Por un lado ¿realmente alguien podía plantearse, ni por un segundo, que una dimensión tan esencial para el ser humano iba a ser despreciada en un sistema neoliberal para el que cualquier cosa, hasta la más ridícula y anodina, es considerada un recurso para la venta o como nicho de mercado? Lógicamente no y esta es, junto a lo comentado anteriormente, la siguiente gran característica de la segunda fase de espiritualidad en la que nos encontramos actualmente y en la que se está desarrollando la Generación Z: la mercantilización de las espiritualidades[xvi].El uso de materiales vinculados a la espiritualidad, como apuntaba al comienzo del artículo, dentro de la maquinaria del marketing y la publicidad para la venta desde un perfume o un coche, hasta productos específicamente sacados de antiguas tradiciones religiosas o sistemas filosóficos.
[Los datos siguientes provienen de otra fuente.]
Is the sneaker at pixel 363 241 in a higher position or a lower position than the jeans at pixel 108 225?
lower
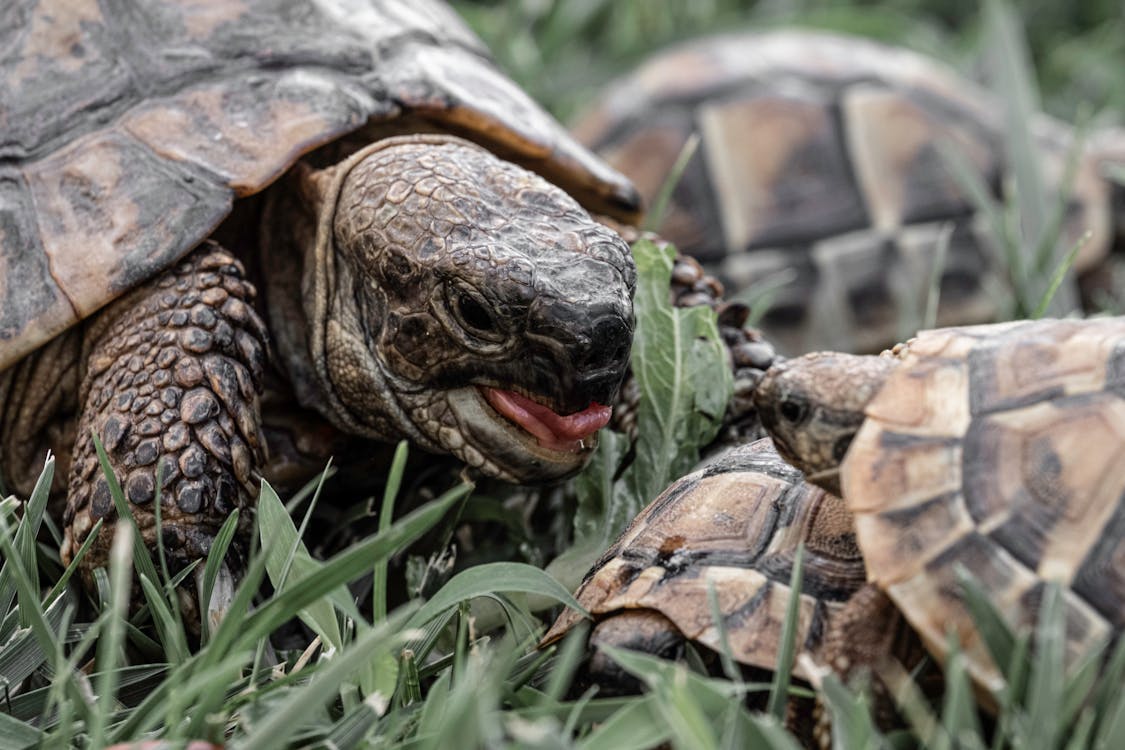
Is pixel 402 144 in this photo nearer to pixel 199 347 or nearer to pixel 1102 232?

Y junto a ella, por otro lado, todo un fino sistema de apropiación por parte de la industria de la felicidad como fórmula de alineación del individuo con los intereses sociales, en la que religión y espiritualidad quedan transformadas en telón de fondo para su nueva “función psicológica y energizadora”.En este sentido, Dios es transformado en una voluntad (o energía) amiga, aliada para la consecución de metas y proyectos; la Biblia “en un depósito más de esperanza, y repetición de mantras de felicidad y éxito”; y las técnicas concretas como el yoga o el Mindfullness en “tecnologías del yo” dirigidas “a aliviar las tensiones de la vida cotidiana”[xvii] y hacernos más llevadera una vida liquida en la que la inseguridad, el estrés e incluso la angustia son normas existenciales de primer orden impuestas por el propio sistema que, si nada cambia, marcará en pocos años a la nueva generación. Una generación incapaz ya de distinguir entre la psicología positiva con la que se han fundido y una espitualidad realmente transformadora tanto de uno mismo como del mundo en el que se vive.